Man who ran ‘deplorable’ homes for mental patients in St. Petersburg gets year in prison

TAMPA — A federal judge on Wednesday sentenced the operator of several now-closed St. Petersburg assisted living facilities to a year in federal prison.

The case wasn’t about what police said were “deplorable conditions” the residents were living in when the homes were shut down more than three years ago. Instead, it came down to money.

Marcus Lloyd Anderson, 36, billed the government for counseling and psychiatric services his clients never received, according to court records. In some cases, he used the credentials of doctors who no longer worked for him. Federal authorities in 2019 indicted him on seven counts of healthcare fraud and six counts of identity fraud in a scheme totaling $1.27 million.

Anderson, who ran the facilities through the now-defunct company Tampa Bay Behavioral Health Centers, pleaded guilty to one count of healthcare fraud in March 2020 and was facing up to nearly six years in prison.

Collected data
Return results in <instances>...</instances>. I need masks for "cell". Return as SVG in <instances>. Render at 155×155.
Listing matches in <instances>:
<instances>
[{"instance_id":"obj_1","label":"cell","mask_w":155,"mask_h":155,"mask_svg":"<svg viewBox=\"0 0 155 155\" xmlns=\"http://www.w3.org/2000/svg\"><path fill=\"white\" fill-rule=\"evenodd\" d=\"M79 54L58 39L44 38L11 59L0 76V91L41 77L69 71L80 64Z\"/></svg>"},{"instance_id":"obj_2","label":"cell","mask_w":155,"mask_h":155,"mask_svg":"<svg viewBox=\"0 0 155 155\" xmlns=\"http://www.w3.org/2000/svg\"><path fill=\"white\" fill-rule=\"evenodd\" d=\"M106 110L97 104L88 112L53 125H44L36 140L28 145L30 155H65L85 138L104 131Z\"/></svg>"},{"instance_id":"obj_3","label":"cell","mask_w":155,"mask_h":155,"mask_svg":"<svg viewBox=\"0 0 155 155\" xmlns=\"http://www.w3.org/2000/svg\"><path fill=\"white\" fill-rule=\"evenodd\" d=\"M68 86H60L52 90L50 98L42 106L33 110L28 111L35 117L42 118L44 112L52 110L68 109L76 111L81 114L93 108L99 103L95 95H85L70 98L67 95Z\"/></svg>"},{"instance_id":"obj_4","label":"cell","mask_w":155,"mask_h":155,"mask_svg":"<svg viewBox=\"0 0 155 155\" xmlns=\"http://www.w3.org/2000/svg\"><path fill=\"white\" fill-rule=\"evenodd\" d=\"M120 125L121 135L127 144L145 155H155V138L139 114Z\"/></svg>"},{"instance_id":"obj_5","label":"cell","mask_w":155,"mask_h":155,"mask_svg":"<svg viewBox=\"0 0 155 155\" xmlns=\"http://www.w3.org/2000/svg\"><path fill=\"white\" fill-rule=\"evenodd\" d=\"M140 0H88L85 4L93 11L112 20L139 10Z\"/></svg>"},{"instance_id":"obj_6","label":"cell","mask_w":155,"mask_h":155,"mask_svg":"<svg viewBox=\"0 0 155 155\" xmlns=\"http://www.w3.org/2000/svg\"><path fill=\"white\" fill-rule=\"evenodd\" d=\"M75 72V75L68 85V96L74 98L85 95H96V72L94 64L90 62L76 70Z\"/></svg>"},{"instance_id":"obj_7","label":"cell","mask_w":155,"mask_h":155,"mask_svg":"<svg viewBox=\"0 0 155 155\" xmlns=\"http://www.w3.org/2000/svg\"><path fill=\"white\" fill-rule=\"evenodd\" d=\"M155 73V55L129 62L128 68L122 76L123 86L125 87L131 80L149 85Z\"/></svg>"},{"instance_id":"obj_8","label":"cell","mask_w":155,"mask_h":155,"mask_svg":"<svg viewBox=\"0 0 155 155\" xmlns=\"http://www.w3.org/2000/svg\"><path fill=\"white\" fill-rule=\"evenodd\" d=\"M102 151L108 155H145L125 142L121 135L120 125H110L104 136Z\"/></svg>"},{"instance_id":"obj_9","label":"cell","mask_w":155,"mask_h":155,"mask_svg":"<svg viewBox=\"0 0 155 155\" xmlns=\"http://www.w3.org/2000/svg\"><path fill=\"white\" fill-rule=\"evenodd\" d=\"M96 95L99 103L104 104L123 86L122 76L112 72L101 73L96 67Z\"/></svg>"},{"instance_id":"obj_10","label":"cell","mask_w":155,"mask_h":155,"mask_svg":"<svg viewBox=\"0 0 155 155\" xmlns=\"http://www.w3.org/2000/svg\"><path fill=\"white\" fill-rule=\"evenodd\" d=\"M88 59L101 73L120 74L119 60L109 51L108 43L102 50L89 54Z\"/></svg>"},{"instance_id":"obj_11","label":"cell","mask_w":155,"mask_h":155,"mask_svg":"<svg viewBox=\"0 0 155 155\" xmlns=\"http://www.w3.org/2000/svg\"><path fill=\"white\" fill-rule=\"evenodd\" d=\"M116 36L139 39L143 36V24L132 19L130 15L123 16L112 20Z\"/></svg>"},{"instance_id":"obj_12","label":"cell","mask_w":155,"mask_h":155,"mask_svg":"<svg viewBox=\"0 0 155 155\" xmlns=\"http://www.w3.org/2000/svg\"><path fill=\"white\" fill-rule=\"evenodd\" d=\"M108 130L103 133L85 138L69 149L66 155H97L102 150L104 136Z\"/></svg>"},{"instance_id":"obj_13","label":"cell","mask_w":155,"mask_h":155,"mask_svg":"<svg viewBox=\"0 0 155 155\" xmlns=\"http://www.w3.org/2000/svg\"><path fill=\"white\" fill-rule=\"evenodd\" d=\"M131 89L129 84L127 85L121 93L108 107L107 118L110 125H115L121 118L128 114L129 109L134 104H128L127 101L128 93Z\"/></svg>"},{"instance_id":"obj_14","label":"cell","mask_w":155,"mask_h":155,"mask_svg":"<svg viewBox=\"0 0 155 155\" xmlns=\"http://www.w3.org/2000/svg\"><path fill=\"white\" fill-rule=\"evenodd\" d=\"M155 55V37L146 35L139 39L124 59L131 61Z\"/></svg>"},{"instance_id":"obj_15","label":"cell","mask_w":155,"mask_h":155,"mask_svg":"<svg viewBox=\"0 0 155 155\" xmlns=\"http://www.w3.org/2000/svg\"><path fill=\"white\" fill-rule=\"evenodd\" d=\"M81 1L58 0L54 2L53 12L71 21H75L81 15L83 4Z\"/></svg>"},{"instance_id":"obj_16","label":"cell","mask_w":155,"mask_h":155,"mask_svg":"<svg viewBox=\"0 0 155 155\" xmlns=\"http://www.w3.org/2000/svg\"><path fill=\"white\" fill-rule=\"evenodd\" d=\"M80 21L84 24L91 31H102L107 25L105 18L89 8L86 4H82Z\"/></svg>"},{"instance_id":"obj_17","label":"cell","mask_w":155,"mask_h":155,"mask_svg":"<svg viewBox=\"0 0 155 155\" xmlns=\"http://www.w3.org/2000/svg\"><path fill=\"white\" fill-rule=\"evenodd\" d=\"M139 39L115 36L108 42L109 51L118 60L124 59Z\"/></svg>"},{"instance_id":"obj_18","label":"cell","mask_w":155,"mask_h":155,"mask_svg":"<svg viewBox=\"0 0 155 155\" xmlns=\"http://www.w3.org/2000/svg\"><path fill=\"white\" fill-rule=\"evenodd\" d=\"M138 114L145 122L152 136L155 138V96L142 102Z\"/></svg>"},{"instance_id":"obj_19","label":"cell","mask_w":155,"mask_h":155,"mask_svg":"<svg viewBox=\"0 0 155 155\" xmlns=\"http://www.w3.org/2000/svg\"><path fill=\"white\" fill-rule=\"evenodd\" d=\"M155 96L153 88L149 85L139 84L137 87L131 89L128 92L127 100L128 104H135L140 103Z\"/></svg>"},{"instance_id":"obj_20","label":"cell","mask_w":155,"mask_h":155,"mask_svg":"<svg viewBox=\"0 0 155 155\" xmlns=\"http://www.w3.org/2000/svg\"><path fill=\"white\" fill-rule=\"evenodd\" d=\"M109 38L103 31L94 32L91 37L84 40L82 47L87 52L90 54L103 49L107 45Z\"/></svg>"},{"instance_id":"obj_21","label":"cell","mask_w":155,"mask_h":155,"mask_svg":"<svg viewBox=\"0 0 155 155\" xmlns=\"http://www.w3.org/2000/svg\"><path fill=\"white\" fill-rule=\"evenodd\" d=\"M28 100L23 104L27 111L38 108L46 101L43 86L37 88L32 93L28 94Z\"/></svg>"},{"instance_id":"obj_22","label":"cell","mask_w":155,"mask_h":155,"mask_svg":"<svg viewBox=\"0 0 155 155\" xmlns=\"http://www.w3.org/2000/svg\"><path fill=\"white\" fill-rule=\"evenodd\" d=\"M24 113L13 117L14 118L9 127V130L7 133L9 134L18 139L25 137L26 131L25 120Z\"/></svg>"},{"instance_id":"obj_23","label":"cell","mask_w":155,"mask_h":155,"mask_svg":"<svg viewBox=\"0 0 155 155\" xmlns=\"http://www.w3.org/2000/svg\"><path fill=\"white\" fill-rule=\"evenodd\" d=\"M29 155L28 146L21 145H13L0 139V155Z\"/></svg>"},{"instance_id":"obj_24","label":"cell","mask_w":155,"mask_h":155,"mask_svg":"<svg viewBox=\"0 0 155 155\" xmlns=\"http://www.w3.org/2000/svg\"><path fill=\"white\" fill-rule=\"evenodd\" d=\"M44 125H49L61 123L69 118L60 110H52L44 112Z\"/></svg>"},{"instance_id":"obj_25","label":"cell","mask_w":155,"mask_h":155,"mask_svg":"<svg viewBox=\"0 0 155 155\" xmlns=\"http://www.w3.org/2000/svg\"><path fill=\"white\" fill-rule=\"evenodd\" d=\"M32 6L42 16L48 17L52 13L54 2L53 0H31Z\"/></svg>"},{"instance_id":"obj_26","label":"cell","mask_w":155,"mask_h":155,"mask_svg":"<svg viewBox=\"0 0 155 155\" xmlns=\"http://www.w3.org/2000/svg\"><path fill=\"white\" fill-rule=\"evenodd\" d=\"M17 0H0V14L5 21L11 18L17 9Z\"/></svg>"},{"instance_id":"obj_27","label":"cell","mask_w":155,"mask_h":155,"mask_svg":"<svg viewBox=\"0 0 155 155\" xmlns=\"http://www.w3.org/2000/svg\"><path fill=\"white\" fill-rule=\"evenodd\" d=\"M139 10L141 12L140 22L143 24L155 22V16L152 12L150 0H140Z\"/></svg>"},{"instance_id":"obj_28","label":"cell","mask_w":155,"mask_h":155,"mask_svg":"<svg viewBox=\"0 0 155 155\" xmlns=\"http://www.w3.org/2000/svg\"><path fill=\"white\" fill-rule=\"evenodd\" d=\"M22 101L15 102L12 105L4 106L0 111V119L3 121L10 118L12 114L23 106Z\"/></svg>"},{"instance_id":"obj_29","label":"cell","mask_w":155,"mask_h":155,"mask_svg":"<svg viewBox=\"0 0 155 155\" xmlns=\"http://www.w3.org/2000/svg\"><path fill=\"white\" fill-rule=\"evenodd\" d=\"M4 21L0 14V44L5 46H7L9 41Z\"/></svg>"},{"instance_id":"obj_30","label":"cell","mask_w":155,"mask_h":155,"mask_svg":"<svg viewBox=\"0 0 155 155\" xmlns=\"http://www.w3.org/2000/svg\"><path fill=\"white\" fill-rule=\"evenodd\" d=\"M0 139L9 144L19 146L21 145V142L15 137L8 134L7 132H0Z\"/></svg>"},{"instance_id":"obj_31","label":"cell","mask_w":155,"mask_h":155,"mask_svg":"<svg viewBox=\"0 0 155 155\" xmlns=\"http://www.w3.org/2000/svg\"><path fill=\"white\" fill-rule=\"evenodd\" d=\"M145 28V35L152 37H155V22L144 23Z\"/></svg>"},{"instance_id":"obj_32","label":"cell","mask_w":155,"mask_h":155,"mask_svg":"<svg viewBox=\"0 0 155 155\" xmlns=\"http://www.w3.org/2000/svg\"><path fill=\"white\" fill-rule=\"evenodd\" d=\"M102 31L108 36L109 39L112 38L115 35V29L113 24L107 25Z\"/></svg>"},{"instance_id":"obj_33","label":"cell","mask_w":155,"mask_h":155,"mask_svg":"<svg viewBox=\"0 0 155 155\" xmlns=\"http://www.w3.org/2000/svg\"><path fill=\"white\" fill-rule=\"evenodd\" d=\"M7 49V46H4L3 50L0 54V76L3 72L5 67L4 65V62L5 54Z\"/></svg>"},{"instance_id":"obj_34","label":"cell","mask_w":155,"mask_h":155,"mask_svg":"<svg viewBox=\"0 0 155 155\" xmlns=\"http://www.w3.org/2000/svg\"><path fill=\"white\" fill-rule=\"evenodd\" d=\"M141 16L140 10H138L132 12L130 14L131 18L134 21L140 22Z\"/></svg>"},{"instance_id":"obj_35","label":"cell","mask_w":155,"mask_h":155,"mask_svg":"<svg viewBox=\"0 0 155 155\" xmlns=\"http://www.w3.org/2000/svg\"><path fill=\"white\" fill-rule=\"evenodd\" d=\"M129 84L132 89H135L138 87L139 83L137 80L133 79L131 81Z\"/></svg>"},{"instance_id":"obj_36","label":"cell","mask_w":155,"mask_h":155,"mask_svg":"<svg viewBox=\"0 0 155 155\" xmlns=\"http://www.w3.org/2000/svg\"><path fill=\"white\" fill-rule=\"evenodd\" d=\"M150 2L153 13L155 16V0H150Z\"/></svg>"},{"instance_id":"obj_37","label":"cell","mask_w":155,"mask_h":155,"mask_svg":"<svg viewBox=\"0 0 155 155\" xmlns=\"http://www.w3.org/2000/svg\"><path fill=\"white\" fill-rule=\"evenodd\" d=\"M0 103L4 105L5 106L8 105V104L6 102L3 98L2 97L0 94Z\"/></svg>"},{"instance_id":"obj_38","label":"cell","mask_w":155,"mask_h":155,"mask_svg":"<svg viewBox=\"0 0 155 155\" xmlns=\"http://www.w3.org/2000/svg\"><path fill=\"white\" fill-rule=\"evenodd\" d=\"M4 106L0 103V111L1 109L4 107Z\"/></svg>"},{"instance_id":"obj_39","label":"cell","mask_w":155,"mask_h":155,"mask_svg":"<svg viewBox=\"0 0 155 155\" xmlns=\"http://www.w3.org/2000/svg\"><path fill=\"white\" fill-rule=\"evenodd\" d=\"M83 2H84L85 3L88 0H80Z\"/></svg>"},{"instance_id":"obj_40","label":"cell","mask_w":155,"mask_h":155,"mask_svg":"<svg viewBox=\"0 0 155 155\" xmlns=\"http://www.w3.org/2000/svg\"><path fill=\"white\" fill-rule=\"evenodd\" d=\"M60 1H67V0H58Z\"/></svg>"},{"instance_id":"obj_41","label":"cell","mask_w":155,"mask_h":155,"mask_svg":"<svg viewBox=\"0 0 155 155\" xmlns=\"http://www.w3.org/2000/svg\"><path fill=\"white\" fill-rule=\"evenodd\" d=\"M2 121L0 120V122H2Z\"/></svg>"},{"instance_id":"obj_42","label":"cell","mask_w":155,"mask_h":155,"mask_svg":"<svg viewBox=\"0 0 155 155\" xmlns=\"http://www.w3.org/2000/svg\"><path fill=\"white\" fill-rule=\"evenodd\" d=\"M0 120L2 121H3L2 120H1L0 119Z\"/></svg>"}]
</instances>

**STUDY QUESTIONS**
1. Please write out the article from "Marcus Lloyd Anderson, 36, billed" to "years in prison.", word for word.
2. Decide whether each statement agrees with the article, answering yes or no and quoting the words that settle it: (a) Anderson was 36 years old. (b) Anderson pleaded guilty to six counts of identity fraud. (c) The homes were shut down more than three years ago.

**SOLUTIONS IN ORDER**
1.
Marcus Lloyd Anderson, 36, billed the government for counseling and psychiatric services his clients never received, according to court records. In some cases, he used the credentials of doctors who no longer worked for him. Federal authorities in 2019 indicted him on seven counts of healthcare fraud and six counts of identity fraud in a scheme totaling $1.27 million.

Anderson, who ran the facilities through the now-defunct company Tampa Bay Behavioral Health Centers, pleaded guilty to one count of healthcare fraud in March 2020 and was facing up to nearly six years in prison.

2.
(a) Yes: "Marcus Lloyd Anderson, 36,"
(b) No: "pleaded guilty to one count of healthcare fraud in March 2020"
(c) Yes: "when the homes were shut down more than three years ago"